Get advice and support with infant feeding from other users here.

So today I learned that gorillas nurse their young until they are 3 or 4....

331 replies

georgimama · 12/10/2008 22:09

That's it really. Was at Bristol Zoo and the lovely keeper gave a talk about all their gorillas. They have a 23 month old baby and he is still nursing and apparently will continue to do so until he is about 3 or 4.

I just thought that was lovely. Seriously cute gorilla baby.

OP posts:
AnarchyAunt · 16/10/2008 09:55

Baby guinea pigs are born fully formed though - they pop out and run round the cage squeaking and eating lettuce immediately.

Different.

berolina · 16/10/2008 09:55

drama, is that figure from one study, and were socio-economic factors controlled for? I know ff increases SIDS risk, but the 50% figure surprises me a little too.

VictorianSqualorSquelchNSquirm · 16/10/2008 09:57

Oh, and I meant to say about weaning. From what I have researched for my blog it seems that formula milk is the main cause of people weaning their child off the breast earlier and earlier.

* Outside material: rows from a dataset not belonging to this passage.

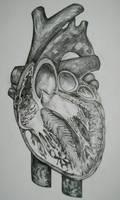 Gray Heart by InterstellarAlsatian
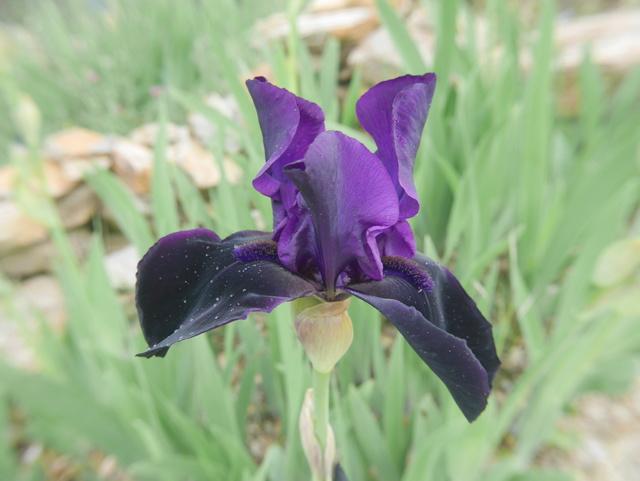 Iris noir-violet 2 de Cugan - Iris 'Black Swan'  Iris_n11
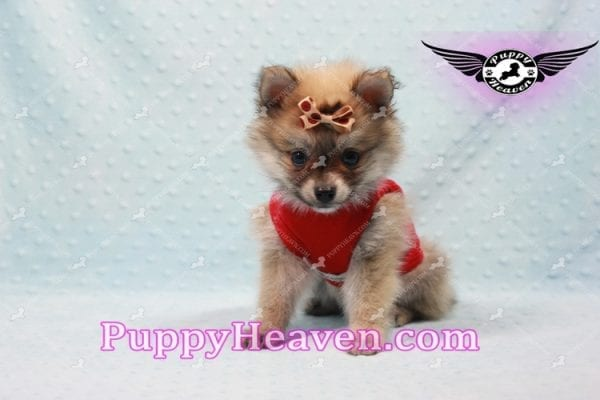 Donald Trump - Teacup Pomeranian Puppy In LA Found a new loving home with Michelle from Sun Valley CA 91352 -0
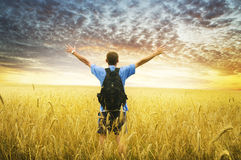 Man in yellow wheat meadow. Stock Images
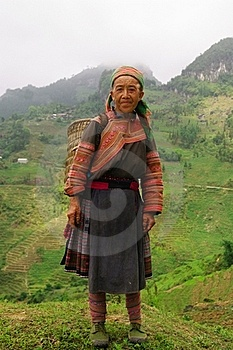 Hmong Flowered Grandmother Stock Photo - Image: 15456080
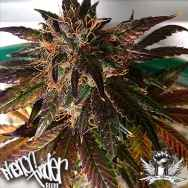 Pheno Finder Seeds Purple Strawberry Bliss S1
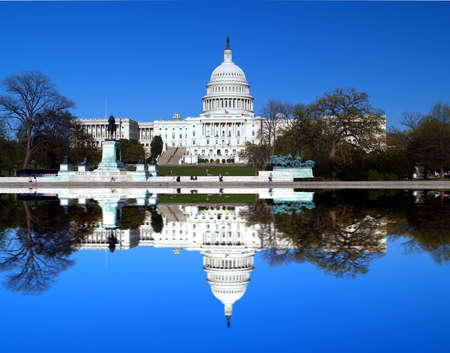 unites: The Capitol building in Washington D.C with symmetric reflection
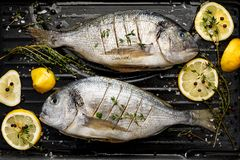 Fresh Dorada fish, sea bream with the addition of spices, herbs and lemon prepared for grilling on the grill barbecue. Top view Stock Image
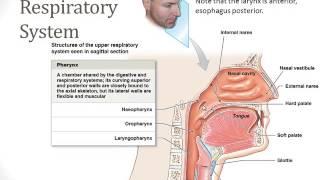 Respiratory System - Part 1
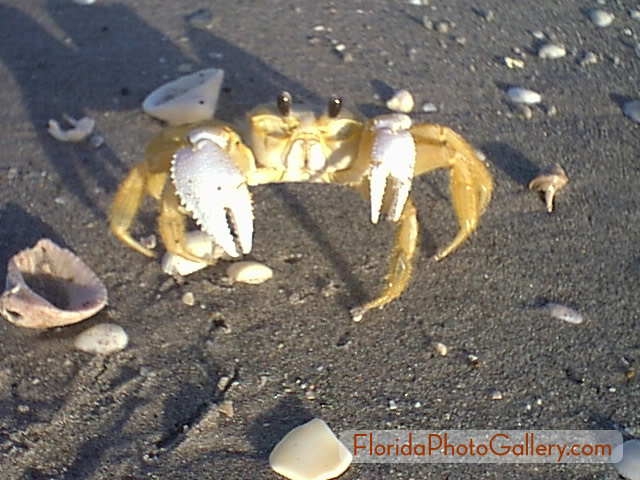 Ghost crab picture.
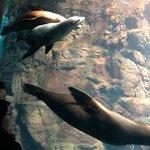 Photo de Osaka Aquarium Kaiyukan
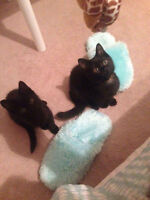 2 black cats for sale 11 weeks old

IT started back in the late 1800s when the first formula milk was introduced although formula was not widespread until the early-mid 1900s, at which point women were beginning to enter the workforce, both thanks to the acceptance of women in employment and the need for it during the war when our menfolk were out fighting.

It meant women were not as able to stay home and breastfeed their babies so formula milk was more and more widely used. However, formula milk was not to the standard it is today so the babies were missing vital nutrition and many got scurvy or rickets.

The way to counteract this was to start weaning on to solid foods earlier and earlier.

Those who were breastfeeding followed suit as the suggested age for weaning on to solid foods was around 3-4 months, which then changed to 4months and in 2001(WHO)/2003(DoH) changed to 6 months.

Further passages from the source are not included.